Deine Aufgabe
Schreib aus dem Interview über georgische Literatur den Abschnitt von "Das literarische Georgien" bis "mag das liegen?" noch einmal ab und tausche dabei "Deutschland" gegen "Europa".

Text des Dokuments
****
Ekaterine Togonidze:
Ich habe mir bewusst eine Frau ausgesucht, die geographisch nirgendwo verortet ist. Es war mir wichtig, ihr keine Art von ethnischen und nationalen Merkmalen mitzugeben. Würde man diese Frau in georgischen Kontext setzen, dann würde sie zu einer Minderheit zählen. Weil sie eine von den Frauen ist, die karriereorientiert, auch selbstbewusst, unabhängig, frei sind und so ihr Leben leben. Das ist nach wie vor nicht die Mehrzahl.


Nino Haratischwili: Das Stück spielt im Westen und ist nicht georgischtypisch. Es gibt Lena, die für den Osten steht und die definitiv keine moderne oder meine Generation repräsentiert, sondern eine ältere. Sie ist für mich eher ein symbolisches Sinnbild für den Osten.

Tamta Melaschwili: Die Romanheldin in meiner Erzählung ist eine professionelle Killerin. Sie ist eine Frau, die gegen das System kämpft, es dafür aber auch gleichzeitig nutzen muss.

Das literarische Georgien wurde durch Sie – Nino Haratischwili und Tamta Melaschwili – in Deutschland bekannter, und doch scheint es noch recht leise zu sein in dem internationalen Literaturuniversum. Woran mag das liegen?

TM: Das Allererste war natürlich, dass man über 70 Jahre komplett im Sowjetraum eingesperrt war. Danach die 20 Jahre war man mit dem Krieg und Überleben, wirtschaftlicher Inflation, Arbeitslosigkeit beschäftigt und keiner hatte Zeit, sich um Literatur zu kümmern. Und jetzt gerade – so peu à peu – hat man damit begonnen. Man kümmert sich erst seit wenigen Jahren, hier auf der Messe. In Leipzig, glaube ich, ist es das zweite Mal, aber in Frankfurt waren es mehr als sieben, acht Mal.


NH: Man steckt noch wirklich in Kinderschuhen und braucht Zeit.

Was wünschen Sie sich für die georgische Literaturszene?
****
Mitgeliefertes Material
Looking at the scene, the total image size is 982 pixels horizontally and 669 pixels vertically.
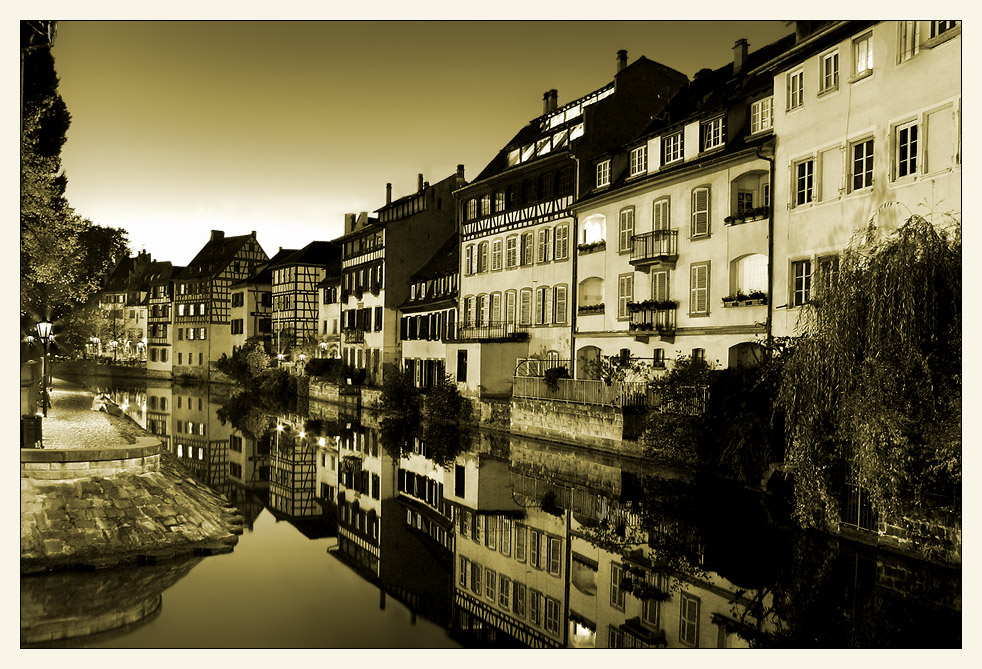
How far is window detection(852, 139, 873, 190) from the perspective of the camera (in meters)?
14.0

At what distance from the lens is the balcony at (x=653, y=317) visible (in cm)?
2138

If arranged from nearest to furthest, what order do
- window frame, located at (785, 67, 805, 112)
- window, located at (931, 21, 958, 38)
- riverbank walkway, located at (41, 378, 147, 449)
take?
window, located at (931, 21, 958, 38) → riverbank walkway, located at (41, 378, 147, 449) → window frame, located at (785, 67, 805, 112)

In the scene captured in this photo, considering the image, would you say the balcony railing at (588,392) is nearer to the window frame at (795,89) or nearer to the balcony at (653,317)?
the balcony at (653,317)

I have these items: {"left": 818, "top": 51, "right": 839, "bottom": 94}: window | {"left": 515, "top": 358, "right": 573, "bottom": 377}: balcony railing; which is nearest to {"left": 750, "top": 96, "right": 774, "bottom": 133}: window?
{"left": 818, "top": 51, "right": 839, "bottom": 94}: window

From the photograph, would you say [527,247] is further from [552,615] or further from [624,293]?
[552,615]

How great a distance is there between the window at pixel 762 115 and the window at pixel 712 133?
987 millimetres

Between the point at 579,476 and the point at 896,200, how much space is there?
8.21 metres

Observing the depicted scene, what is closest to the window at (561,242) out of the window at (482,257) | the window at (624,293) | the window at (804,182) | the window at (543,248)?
the window at (543,248)

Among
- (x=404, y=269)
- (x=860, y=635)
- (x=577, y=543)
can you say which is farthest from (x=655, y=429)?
(x=404, y=269)

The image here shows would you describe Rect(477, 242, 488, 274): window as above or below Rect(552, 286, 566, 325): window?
above

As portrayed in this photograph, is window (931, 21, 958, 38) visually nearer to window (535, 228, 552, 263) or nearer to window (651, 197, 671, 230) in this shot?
window (651, 197, 671, 230)

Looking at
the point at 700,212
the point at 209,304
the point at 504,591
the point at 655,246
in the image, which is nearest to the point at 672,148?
the point at 700,212

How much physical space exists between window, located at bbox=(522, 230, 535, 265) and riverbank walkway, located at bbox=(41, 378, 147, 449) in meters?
13.5

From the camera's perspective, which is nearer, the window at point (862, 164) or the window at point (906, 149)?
the window at point (906, 149)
****
Antwort
Das literarische Georgien wurde durch Sie – Nino Haratischwili und Tamta Melaschwili – in Europa bekannter, und doch scheint es noch recht leise zu sein in dem internationalen Literaturuniversum. Woran mag das liegen?